Silence lost gravity and hit
the floor.
She had put on her best purple cheongsam,
spoke in Cantonese
and smoked a cigar, pretending
nothing had happened.

Still and all, the book largely concentrates on a different and, I think, more complex topic, which can be rendered in this question: Can she find in her new home a level of historical continuity with that of her birthplace?

This brings us to the second possible mistake. When I say she is trying to align her Far Eastern (specifically, Chinese) experiences with those of her current life in Europe, the reader shouldn’t take this to denote, for instance, that she is working to link classical Chinese culture, that of, say, Confucius and Tang poetry, with ideas of the West. Not at all. The reference is more contemporary, to such events in the East as the rise of Mao, the Cultural Revolution, and some of the totalitarian aspects of Chinese rule.

She writes, for example, of Mao’s influence on the Red Guards. “Your thoughts marched in the streets // little red books going to war,” and of the downfall of his widow, who was associated with the Gang of Four, mentioning, “Your wife said she was your dog, // whoever you asked her to bite, she bit hard.”

It is the same disrupted socio-political terrain she seeks in the French metropole and finds in the upheaval in Paris, May ’68. While the Chinese Cultural Revolution was not progressive in the way the French events were, both served to temporarily upend the structures of everyday life with the closing of schools, the postering and graffiting of all city walls, and the collapse of normalcy. As she writes, “A revolution begins in 1968 … Society lost its voice, individuals found theirs … Manifestoes flew and knocked out walking corpses.”

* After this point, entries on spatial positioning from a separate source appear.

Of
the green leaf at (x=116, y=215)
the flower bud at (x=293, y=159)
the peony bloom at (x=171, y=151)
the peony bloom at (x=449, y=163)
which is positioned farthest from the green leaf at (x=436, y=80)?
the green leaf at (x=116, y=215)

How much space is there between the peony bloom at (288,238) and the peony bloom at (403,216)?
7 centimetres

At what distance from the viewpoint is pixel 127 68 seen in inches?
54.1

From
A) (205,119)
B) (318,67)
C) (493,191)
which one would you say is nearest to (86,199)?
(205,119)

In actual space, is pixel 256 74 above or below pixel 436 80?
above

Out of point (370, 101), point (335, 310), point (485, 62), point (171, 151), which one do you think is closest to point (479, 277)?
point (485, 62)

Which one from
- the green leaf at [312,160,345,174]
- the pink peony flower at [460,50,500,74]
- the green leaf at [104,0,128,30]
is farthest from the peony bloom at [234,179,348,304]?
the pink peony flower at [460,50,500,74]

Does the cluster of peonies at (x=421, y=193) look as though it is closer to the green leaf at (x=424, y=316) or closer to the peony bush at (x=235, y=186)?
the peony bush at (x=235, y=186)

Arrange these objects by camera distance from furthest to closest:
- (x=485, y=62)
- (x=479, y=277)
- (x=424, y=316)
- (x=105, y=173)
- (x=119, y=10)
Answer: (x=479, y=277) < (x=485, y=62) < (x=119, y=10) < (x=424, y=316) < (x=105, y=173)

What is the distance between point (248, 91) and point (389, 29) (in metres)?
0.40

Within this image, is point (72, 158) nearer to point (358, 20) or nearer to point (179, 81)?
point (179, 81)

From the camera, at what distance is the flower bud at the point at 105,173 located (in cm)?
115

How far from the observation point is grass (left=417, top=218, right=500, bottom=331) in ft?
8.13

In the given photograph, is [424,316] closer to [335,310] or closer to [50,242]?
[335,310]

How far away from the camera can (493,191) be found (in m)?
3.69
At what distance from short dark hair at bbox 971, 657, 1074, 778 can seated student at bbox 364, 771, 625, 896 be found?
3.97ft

It might be said, somewhat cynically, that both these revolts ended up, eventually, at the same point. In China, there was an instatement of capitalism, and in France that economic system’s reinvigoration, but you could also say that each time of excitement and chaos left a hope that the leaders of the next uprising can learn from the past or, as she writes, “Reconstruct, you claim, realistically -- // from dust to dust, without new fears // but not from zero, never from zero.”

This allusion to May ’68 represents neither the full extent nor the deepest point at which the continuity for which she searches can be traced. That is arrived at later, in part in the magnificent and nearly final poem in the book “Ruach of Celan.”

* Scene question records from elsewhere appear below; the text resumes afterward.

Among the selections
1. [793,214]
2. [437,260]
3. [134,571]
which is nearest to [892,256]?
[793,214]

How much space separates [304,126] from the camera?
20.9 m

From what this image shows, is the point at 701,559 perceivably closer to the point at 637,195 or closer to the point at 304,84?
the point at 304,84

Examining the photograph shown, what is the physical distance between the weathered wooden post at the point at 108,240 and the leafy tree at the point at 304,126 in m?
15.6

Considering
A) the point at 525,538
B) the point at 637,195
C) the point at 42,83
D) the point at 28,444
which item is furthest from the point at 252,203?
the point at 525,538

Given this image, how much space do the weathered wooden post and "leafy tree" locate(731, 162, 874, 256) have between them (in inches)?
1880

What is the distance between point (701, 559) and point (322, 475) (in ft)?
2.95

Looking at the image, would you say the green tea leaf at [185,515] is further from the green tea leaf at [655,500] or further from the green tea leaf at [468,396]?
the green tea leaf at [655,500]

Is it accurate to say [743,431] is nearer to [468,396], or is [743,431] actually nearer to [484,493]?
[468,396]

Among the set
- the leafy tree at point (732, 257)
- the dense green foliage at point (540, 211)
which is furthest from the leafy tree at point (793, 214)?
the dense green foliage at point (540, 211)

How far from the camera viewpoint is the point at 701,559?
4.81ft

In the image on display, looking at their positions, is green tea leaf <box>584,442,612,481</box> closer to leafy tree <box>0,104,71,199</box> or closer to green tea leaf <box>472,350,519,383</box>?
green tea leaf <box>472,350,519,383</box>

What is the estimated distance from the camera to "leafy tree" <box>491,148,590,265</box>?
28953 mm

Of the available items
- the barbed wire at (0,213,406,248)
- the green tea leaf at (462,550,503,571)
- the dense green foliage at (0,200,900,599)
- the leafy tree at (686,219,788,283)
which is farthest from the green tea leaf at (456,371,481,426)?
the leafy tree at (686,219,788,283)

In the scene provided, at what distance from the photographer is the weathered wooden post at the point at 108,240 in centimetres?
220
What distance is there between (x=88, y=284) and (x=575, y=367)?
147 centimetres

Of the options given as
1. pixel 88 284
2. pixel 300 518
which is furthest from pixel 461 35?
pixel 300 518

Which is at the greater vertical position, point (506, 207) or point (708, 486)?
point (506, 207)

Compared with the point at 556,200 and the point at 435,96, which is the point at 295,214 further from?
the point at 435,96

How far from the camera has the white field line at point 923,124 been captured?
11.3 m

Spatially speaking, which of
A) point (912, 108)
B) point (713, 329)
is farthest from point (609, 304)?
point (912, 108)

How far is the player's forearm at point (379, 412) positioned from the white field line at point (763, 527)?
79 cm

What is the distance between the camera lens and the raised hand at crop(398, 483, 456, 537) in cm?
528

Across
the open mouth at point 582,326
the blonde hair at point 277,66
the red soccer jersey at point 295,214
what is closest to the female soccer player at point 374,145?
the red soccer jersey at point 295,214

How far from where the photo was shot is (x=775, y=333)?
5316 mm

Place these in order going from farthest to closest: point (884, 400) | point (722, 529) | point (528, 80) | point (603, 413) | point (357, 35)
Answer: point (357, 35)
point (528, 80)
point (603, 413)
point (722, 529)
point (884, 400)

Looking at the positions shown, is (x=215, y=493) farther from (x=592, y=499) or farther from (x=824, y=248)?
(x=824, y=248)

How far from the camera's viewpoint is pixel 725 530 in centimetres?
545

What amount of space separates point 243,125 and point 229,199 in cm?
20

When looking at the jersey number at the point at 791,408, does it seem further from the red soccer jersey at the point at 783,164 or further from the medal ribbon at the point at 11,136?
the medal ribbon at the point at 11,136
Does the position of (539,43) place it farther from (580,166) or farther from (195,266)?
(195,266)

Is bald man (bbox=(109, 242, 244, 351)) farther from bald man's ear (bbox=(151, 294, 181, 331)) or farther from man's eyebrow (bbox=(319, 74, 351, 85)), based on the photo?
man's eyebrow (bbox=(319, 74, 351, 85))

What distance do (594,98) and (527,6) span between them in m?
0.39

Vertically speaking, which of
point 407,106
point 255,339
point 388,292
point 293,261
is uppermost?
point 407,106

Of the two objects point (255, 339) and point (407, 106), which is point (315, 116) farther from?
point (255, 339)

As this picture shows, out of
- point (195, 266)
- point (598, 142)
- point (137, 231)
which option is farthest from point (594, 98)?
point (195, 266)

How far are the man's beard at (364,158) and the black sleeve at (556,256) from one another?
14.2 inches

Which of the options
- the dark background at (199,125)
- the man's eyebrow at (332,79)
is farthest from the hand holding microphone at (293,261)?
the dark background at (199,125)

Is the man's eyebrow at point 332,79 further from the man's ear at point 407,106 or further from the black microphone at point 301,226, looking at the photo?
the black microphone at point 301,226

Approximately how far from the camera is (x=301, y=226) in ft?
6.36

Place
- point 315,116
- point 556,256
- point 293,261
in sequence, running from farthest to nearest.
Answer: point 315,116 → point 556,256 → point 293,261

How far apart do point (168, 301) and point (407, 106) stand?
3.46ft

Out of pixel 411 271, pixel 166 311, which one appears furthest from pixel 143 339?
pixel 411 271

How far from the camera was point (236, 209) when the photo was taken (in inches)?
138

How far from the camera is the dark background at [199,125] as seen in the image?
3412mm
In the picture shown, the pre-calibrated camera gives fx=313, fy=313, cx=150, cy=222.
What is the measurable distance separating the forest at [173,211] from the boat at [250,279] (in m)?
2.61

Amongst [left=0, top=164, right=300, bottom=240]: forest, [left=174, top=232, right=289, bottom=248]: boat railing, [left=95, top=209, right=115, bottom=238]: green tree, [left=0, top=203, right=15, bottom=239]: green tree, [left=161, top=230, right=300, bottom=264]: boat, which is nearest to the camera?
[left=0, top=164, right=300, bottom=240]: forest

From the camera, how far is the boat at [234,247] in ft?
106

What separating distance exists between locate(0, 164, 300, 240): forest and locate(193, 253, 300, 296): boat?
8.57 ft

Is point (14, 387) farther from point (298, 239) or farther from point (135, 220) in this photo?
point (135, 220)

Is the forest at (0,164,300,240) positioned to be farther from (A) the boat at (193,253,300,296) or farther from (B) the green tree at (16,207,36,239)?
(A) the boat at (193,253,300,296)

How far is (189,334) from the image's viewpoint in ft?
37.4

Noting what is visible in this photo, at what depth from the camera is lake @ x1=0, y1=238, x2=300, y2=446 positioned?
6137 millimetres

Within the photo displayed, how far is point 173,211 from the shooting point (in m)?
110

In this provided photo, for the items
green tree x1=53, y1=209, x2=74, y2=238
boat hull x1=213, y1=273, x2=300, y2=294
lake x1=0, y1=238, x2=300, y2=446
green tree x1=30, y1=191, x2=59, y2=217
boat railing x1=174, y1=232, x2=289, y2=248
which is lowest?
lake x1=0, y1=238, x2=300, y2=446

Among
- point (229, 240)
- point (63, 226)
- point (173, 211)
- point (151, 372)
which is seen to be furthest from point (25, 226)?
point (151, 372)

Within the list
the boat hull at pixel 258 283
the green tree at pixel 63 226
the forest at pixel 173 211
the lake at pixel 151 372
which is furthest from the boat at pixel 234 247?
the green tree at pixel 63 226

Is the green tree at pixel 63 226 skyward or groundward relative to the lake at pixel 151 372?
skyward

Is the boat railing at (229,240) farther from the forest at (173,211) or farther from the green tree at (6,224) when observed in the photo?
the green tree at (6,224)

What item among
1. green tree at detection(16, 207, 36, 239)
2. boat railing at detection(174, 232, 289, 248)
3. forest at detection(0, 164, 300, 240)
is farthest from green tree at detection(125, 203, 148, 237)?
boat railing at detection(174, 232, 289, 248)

Jewish poet Paul Celan, whose parents died in the holocaust while he was imprisoned in a Romanian labor camp, lived in Paris after the war, where he committed suicide by plunging into the Seine. She remembers him this way:

At dusk I stroll along River Seine …
At dusk the dead soar on iron wings

She continues, commenting on the powerful anguish his verse expressed. “When the river and you joined spirits underground, // you splintered its ruach [spiritual breath] with your anguish.”

The continuity is strong: both poets, both exiles in Paris, both melancholy, both looking back at countries they left after watching or experiencing massive violence, a violence embedded in class or racial oppression. In these ways, they are both sundered and joined, and through him she reaches a sympathetic wavelength that links the two cultures she has experienced (Chinese and French), so that in her consciousness and her soul she can tentatively establish a spiritual co-prosperity sphere.